● **Supplied entries**
^^^^
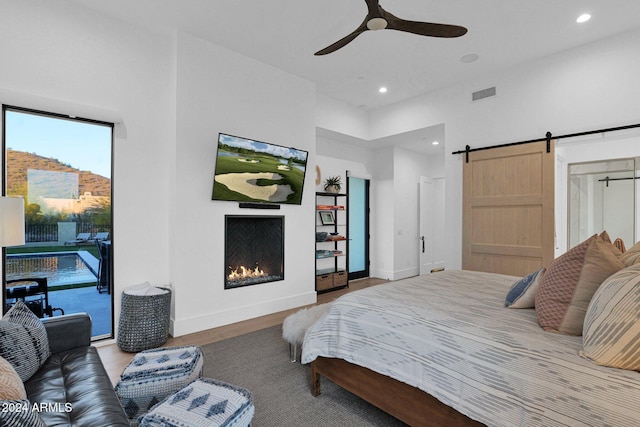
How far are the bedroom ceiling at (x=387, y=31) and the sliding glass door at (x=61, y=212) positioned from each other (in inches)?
50.5

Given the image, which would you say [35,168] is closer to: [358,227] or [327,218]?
[327,218]

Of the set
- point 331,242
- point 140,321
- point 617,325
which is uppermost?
point 617,325

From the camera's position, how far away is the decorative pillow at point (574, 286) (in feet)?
4.69

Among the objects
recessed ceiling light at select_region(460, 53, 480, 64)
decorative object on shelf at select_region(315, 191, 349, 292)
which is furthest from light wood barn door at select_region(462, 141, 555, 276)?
decorative object on shelf at select_region(315, 191, 349, 292)

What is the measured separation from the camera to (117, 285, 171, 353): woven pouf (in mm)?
2984

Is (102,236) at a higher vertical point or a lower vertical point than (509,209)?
lower

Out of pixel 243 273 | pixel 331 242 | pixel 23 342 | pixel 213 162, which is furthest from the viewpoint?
pixel 331 242

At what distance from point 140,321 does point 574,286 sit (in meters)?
3.34

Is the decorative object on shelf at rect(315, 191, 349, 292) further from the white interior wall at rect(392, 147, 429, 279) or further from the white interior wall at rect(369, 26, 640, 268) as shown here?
the white interior wall at rect(369, 26, 640, 268)

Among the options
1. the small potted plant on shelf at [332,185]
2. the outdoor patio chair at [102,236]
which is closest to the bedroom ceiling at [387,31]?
the small potted plant on shelf at [332,185]

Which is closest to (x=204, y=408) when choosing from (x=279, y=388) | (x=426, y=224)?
(x=279, y=388)

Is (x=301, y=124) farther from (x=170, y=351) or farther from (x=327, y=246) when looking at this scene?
(x=170, y=351)

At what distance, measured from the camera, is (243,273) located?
4105 mm

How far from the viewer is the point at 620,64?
11.1ft
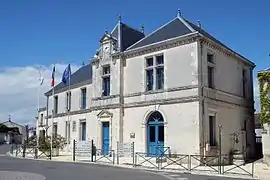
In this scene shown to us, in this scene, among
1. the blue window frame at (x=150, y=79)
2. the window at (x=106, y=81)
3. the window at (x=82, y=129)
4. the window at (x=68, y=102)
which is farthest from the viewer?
the window at (x=68, y=102)

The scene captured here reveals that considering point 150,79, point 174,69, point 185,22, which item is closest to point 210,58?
point 174,69

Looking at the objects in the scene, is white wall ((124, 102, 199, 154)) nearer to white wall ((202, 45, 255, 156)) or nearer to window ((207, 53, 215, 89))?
white wall ((202, 45, 255, 156))

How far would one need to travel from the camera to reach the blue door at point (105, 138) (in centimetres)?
2452

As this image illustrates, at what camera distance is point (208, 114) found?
20234mm

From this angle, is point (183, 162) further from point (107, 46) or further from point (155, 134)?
point (107, 46)

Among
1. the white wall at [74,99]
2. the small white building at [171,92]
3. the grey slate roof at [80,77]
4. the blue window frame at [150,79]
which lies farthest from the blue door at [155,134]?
the grey slate roof at [80,77]

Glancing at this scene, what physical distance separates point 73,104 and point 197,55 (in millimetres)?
15375

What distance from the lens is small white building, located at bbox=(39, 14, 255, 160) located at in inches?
790

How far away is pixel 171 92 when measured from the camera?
68.7 ft

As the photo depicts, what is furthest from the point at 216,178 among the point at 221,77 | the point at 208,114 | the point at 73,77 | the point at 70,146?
the point at 73,77

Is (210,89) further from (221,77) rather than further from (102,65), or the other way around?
(102,65)

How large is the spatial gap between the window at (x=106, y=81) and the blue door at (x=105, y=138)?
2253 mm

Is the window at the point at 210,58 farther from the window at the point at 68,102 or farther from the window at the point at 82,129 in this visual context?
the window at the point at 68,102

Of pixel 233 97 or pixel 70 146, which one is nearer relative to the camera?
pixel 233 97
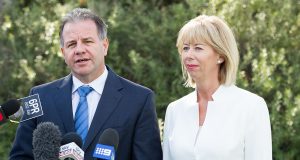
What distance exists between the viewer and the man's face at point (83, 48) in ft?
14.2

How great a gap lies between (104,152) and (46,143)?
285mm

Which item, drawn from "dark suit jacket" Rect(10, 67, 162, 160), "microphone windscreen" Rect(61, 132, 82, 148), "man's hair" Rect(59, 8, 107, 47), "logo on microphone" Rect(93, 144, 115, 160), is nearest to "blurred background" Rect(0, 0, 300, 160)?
"dark suit jacket" Rect(10, 67, 162, 160)

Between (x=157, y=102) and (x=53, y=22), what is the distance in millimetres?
1421

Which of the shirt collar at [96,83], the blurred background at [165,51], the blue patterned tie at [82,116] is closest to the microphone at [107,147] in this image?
the blue patterned tie at [82,116]

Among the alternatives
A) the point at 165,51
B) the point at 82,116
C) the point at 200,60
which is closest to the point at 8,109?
the point at 82,116

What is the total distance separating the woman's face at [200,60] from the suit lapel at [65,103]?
74 cm

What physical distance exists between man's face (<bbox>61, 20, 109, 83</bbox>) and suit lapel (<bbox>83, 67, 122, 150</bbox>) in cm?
14

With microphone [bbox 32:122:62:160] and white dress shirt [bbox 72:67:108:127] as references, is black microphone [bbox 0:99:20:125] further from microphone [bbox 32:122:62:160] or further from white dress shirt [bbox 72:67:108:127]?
white dress shirt [bbox 72:67:108:127]

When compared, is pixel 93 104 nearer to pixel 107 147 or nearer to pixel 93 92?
pixel 93 92

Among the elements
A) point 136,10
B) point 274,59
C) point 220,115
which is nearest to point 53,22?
point 136,10

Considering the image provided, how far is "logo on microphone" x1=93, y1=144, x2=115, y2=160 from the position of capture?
3.57m

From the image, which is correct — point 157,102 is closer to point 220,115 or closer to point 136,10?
point 136,10

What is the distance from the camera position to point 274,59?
6.96 metres

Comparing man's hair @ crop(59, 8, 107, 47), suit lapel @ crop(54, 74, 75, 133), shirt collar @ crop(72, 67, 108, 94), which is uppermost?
man's hair @ crop(59, 8, 107, 47)
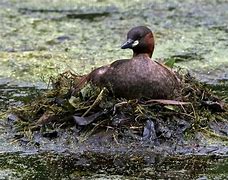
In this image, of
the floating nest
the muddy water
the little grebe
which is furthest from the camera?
the muddy water

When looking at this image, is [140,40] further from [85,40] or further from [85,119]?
[85,40]

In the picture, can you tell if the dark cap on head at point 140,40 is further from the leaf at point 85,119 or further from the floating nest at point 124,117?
the leaf at point 85,119

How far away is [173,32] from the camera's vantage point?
945 centimetres

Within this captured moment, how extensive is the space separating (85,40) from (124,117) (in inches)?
139

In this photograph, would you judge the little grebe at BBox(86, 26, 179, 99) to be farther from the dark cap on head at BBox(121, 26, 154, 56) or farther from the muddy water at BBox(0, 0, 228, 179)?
the muddy water at BBox(0, 0, 228, 179)

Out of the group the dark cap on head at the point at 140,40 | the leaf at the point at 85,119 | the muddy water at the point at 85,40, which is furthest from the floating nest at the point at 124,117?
the dark cap on head at the point at 140,40

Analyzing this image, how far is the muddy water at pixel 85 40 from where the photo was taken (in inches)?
279

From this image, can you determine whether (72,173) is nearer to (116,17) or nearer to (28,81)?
(28,81)

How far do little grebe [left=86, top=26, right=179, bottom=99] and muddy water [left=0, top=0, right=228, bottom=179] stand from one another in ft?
1.86

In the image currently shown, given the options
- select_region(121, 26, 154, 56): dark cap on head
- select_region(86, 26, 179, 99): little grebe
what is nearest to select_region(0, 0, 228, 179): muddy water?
select_region(86, 26, 179, 99): little grebe

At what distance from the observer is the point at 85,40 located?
357 inches

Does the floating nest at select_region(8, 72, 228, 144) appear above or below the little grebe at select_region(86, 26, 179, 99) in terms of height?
below

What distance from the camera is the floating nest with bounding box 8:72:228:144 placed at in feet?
18.3

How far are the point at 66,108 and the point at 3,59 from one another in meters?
2.61
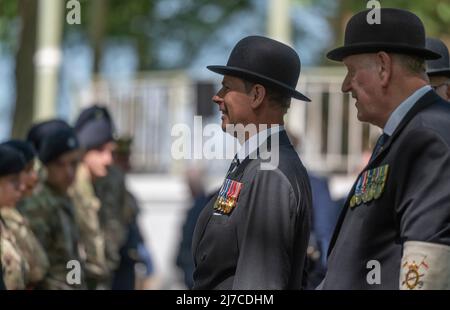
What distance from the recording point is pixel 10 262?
23.5 feet

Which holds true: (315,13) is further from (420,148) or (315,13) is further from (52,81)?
(420,148)

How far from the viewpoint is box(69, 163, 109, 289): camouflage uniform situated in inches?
374

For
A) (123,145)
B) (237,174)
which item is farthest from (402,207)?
(123,145)

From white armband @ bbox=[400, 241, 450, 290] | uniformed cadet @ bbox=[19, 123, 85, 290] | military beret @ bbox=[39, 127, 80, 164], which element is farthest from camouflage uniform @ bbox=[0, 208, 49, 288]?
white armband @ bbox=[400, 241, 450, 290]

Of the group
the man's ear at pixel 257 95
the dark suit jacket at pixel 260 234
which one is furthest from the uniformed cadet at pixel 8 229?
the man's ear at pixel 257 95

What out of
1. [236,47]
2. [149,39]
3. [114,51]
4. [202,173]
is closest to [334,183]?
[202,173]

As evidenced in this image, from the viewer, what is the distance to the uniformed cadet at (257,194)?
5.00 m

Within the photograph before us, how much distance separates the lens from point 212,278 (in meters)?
5.12

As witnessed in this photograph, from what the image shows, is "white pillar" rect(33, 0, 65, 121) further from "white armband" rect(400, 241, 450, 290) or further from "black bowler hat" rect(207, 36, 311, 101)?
"white armband" rect(400, 241, 450, 290)

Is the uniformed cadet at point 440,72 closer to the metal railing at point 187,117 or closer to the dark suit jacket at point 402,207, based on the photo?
the dark suit jacket at point 402,207

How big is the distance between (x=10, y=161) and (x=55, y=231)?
85cm

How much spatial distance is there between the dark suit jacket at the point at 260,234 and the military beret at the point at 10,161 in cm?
237

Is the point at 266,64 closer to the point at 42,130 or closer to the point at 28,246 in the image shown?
the point at 28,246
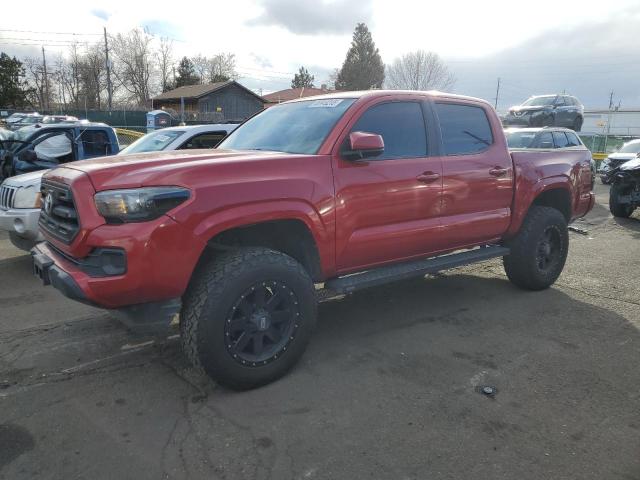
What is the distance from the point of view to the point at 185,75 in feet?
238

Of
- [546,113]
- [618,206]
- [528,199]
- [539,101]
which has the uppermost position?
[539,101]

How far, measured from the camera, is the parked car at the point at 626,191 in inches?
408

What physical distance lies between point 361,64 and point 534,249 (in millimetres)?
66885

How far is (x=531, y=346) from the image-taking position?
13.3 ft

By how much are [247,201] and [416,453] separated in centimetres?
173

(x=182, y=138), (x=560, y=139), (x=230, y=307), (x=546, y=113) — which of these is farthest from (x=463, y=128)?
(x=546, y=113)

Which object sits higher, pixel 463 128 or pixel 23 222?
pixel 463 128

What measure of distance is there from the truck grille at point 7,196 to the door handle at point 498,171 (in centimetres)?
A: 542

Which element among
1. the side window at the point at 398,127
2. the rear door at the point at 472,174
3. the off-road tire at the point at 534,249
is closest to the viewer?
the side window at the point at 398,127

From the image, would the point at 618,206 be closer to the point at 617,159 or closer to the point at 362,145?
the point at 617,159

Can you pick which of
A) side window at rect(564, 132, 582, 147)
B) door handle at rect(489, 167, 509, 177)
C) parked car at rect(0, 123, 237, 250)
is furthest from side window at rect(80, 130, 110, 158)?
side window at rect(564, 132, 582, 147)

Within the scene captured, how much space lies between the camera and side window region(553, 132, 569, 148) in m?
11.9

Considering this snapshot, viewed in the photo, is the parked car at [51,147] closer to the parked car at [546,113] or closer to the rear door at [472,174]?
the rear door at [472,174]

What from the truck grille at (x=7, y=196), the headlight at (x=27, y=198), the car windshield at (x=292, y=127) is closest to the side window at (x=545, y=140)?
^^^^
● **What is required**
Recast the records as a Markdown table with the columns Row and Line. Start at the line containing "Within the scene" and end at the last line of the records. Number each line and leave out blank lines.

● **The completed task**
| Row | Line |
|---|---|
| 1 | Within the scene captured, how much space lies between the camera and side window region(553, 132, 569, 148) in m? |
| 2 | 11.9 |
| 3 | Considering this snapshot, viewed in the photo, is the parked car at [51,147] closer to the parked car at [546,113] or closer to the rear door at [472,174]? |
| 4 | the rear door at [472,174] |
| 5 | What from the truck grille at (x=7, y=196), the headlight at (x=27, y=198), the car windshield at (x=292, y=127) is closest to the side window at (x=545, y=140)? |